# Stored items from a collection
Begin

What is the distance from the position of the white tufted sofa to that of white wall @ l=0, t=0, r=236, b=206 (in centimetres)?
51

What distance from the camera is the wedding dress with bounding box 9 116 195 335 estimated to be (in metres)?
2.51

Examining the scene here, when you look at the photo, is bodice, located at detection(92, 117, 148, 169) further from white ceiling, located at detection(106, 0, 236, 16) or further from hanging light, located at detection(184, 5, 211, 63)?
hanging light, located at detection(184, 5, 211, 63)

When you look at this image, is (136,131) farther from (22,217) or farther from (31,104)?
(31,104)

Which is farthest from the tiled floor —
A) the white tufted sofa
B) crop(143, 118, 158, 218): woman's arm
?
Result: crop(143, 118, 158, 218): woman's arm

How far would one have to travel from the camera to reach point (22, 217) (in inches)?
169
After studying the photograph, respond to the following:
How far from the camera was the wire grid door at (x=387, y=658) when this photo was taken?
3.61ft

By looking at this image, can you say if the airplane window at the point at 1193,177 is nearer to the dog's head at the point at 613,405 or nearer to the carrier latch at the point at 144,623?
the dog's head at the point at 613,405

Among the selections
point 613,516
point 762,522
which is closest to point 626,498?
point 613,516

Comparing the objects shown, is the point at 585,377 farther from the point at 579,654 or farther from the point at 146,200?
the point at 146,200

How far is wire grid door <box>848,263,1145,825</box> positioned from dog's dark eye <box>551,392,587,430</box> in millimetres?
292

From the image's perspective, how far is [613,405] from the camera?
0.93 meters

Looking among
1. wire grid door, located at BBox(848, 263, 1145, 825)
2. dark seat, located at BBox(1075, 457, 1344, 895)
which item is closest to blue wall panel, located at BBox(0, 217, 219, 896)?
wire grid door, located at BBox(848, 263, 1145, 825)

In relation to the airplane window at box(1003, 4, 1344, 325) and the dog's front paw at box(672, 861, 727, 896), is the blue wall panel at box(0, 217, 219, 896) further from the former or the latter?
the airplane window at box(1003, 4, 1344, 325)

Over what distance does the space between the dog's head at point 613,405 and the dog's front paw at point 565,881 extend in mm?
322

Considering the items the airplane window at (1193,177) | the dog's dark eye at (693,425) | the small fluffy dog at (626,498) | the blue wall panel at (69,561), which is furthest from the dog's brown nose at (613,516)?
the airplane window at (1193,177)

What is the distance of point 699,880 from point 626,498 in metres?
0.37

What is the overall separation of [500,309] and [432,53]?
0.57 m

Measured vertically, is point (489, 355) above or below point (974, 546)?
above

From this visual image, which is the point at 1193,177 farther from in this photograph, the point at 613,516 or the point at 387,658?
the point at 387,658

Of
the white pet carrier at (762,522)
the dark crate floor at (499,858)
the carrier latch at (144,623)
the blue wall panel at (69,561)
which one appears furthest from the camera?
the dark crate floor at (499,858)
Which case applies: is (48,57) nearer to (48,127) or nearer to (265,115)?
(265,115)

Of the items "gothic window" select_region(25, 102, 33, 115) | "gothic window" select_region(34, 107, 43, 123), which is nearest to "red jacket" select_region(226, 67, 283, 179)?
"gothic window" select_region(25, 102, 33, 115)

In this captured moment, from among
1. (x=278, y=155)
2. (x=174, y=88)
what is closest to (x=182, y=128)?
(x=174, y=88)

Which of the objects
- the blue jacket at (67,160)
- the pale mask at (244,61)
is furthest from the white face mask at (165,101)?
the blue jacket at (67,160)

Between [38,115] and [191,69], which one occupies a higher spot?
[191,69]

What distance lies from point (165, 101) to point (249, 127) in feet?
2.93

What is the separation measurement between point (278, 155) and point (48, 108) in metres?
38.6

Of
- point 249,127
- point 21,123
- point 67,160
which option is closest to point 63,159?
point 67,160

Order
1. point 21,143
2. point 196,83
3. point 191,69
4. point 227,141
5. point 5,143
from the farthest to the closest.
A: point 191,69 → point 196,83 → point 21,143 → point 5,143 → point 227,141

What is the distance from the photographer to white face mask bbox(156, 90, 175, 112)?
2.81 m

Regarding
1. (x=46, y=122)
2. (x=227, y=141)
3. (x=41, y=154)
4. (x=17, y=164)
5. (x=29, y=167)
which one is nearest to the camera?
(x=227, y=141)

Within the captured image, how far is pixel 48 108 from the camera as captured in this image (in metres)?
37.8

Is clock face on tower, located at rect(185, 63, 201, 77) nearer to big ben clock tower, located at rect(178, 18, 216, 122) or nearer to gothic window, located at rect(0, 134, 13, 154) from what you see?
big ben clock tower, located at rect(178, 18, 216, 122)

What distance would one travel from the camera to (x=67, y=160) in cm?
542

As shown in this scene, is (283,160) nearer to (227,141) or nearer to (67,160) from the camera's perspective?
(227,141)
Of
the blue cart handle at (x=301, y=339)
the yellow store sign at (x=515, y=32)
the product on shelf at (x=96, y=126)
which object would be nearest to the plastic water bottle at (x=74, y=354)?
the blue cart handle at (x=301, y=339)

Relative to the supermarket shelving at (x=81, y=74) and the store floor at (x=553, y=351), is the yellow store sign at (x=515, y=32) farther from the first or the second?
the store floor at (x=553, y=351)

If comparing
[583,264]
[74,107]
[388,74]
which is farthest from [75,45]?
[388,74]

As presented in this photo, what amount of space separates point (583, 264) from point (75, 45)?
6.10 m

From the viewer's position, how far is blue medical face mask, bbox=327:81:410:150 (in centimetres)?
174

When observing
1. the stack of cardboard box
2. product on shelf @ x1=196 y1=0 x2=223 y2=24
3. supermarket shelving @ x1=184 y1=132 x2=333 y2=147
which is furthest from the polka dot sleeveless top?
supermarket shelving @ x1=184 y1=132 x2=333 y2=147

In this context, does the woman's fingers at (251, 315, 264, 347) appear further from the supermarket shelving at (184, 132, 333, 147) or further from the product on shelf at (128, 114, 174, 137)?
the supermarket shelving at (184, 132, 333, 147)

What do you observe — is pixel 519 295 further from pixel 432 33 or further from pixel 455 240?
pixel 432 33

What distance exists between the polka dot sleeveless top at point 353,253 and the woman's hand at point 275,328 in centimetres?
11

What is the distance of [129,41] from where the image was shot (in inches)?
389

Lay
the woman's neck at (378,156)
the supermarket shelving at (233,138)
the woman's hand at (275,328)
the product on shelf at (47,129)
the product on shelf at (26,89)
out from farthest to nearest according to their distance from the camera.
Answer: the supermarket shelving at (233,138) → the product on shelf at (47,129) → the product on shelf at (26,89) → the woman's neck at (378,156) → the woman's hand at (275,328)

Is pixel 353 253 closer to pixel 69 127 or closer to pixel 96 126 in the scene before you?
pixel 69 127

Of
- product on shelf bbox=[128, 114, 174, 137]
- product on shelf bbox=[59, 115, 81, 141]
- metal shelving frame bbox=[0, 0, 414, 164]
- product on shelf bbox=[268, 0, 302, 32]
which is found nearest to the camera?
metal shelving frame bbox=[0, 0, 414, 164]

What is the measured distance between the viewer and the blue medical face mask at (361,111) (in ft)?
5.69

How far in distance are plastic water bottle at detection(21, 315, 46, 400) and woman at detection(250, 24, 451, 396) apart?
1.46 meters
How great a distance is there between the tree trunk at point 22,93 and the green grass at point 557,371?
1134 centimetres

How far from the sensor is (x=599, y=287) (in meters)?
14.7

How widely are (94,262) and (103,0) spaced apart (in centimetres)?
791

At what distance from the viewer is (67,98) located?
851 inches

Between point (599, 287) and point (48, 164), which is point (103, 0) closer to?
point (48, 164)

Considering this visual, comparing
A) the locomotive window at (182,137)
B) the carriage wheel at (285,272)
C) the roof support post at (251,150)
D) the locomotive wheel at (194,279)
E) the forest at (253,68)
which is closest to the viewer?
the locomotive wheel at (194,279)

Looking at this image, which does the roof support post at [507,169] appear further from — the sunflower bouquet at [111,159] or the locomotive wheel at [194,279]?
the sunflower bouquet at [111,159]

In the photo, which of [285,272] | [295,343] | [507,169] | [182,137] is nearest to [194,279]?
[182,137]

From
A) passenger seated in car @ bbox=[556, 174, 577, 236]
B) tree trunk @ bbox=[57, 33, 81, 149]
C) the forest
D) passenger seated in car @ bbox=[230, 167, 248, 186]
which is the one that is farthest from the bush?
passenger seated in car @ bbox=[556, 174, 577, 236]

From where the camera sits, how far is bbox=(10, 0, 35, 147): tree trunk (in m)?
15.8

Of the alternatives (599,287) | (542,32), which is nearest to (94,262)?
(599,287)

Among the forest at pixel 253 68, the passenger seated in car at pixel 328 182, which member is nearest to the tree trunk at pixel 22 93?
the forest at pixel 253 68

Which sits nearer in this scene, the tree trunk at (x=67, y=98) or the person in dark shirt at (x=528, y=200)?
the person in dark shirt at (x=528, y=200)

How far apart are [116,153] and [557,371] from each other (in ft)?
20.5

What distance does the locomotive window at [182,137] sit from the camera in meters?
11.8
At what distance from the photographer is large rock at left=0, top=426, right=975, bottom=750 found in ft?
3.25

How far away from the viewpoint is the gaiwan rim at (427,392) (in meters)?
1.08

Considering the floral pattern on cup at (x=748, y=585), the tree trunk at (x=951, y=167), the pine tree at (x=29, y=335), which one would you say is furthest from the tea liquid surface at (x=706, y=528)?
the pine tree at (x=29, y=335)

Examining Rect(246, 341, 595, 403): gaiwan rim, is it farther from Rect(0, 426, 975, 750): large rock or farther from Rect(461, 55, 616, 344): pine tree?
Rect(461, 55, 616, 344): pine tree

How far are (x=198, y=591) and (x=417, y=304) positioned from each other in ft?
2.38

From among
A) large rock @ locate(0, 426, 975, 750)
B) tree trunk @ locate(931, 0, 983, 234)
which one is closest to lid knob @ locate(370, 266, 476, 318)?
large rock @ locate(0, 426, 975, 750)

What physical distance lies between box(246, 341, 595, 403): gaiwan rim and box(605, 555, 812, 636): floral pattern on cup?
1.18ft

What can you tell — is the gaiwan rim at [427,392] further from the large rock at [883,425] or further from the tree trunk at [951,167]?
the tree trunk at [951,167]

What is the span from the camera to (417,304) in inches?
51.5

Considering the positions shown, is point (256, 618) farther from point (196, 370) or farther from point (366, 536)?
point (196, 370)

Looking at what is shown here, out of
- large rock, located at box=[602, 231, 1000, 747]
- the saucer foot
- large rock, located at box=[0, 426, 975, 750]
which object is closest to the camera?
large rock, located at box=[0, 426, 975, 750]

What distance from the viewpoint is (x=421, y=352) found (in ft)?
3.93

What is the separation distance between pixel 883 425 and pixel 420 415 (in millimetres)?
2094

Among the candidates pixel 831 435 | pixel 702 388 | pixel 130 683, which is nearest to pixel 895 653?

End

In the listing above, find the line containing "How far apart" and please quote exactly that line through the last one, and no other lines.

# ANSWER TO THIS TASK
How far apart are [116,153] and [557,371] from each other (in ft)?
20.5

What distance does the locomotive window at [182,137] sit from the camera in meters?
11.8
At what distance from the photographer is large rock at left=0, top=426, right=975, bottom=750 found in ft?
3.25

How far away from the viewpoint is the gaiwan rim at (427,392) (in meters)?
1.08

Considering the floral pattern on cup at (x=748, y=585), the tree trunk at (x=951, y=167), the pine tree at (x=29, y=335), which one would you say is furthest from the tea liquid surface at (x=706, y=528)?
the pine tree at (x=29, y=335)

Examining Rect(246, 341, 595, 403): gaiwan rim, is it farther from Rect(0, 426, 975, 750): large rock or farther from Rect(461, 55, 616, 344): pine tree?
Rect(461, 55, 616, 344): pine tree

How far are (x=198, y=591) and (x=417, y=304) positioned from each other in ft?
2.38

From among
A) large rock @ locate(0, 426, 975, 750)
B) tree trunk @ locate(931, 0, 983, 234)
which one is closest to lid knob @ locate(370, 266, 476, 318)?
large rock @ locate(0, 426, 975, 750)

What physical distance lies between box(246, 341, 595, 403): gaiwan rim and box(605, 555, 812, 636): floral pattern on cup?
1.18ft

What can you tell — is the gaiwan rim at [427,392] further from the large rock at [883,425] or further from the tree trunk at [951,167]?
the tree trunk at [951,167]

What is the span from the camera to (417,304) in inches?
51.5

Considering the positions shown, is point (256, 618) farther from point (196, 370) or farther from point (366, 536)?
point (196, 370)

Looking at what is shown here, out of
- large rock, located at box=[602, 231, 1000, 747]
- the saucer foot
- large rock, located at box=[0, 426, 975, 750]
which object is closest to the camera?
large rock, located at box=[0, 426, 975, 750]

What distance from the viewpoint is (x=421, y=352) found (in ft)?
3.93

What is the separation distance between pixel 883 425 and pixel 420 415 (in millimetres)?
2094

Among the candidates pixel 831 435 | pixel 702 388 | pixel 130 683, which is nearest to pixel 895 653?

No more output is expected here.